Virtue signalling politicians are trying to kill off private vehicles powerd by petroleum, but are they just handing economic advantage to our commercial rivals in the far east. While western political elites obsseesed with pandering to the climate change scaremongers are imposing impossible reglulatory burdens on car makers because they do not understand the technology, car makers in China, Japan, India, Korea and elsewhere have no qualms about pumping a bit of the harmless, life supporting gas CO2 into the air
Picture: Zero Hedge
European carmakers are facing what could turn out to be a major crisis cooked up by EU regulators, and it’s all about EVs and emissions. The former are supposed to help solve the problem with the latter, but the likelihood of success is uncertain because there are literally millions of variables: car buyers.
The EU has been enforcing emission caps on cars since 2012. Until this year, this cap has been an average of 130 grams of CO2 per kilometer for all new passenger cars. Beginning next year, however, this would be reduced further to 95 grams of CO per km. In fuel consumption, the 130 g/km cap corresponds to an average 5.6 liters of gasoline per 100 km while the 95 g/km cap corresponds to 4.1 liters per 100 km.
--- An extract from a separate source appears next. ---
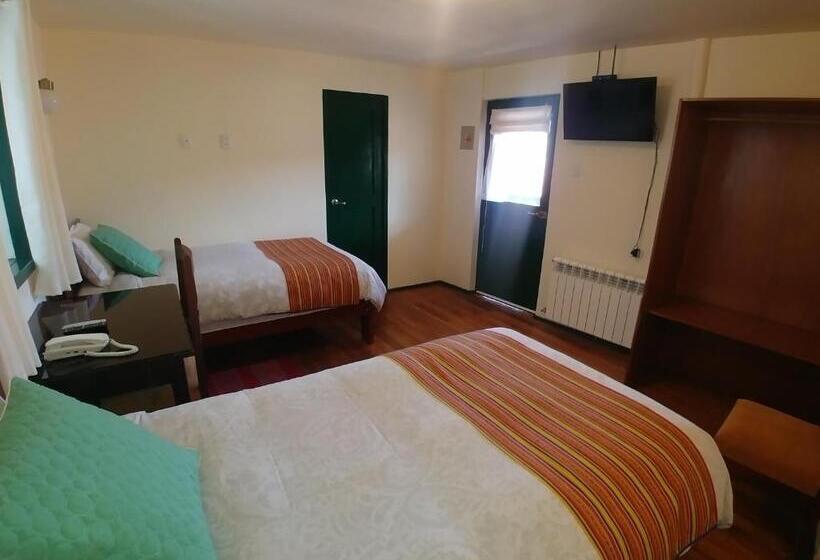 Номер Стандарт, Hostal Corihuasi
Europe’s big carmakers are lining up the EVs. Volkswagen alone is planning four new EV models for 2020, after earlier this month it unveiled its first mass production affordable EV, the ID3. More models should be coming from the top carmaker in the next few years and its rivals will not be sitting idly by. Everyone who makes cars in Europe has an electric lineup… but there are no guarantees that people will want to buy those cars.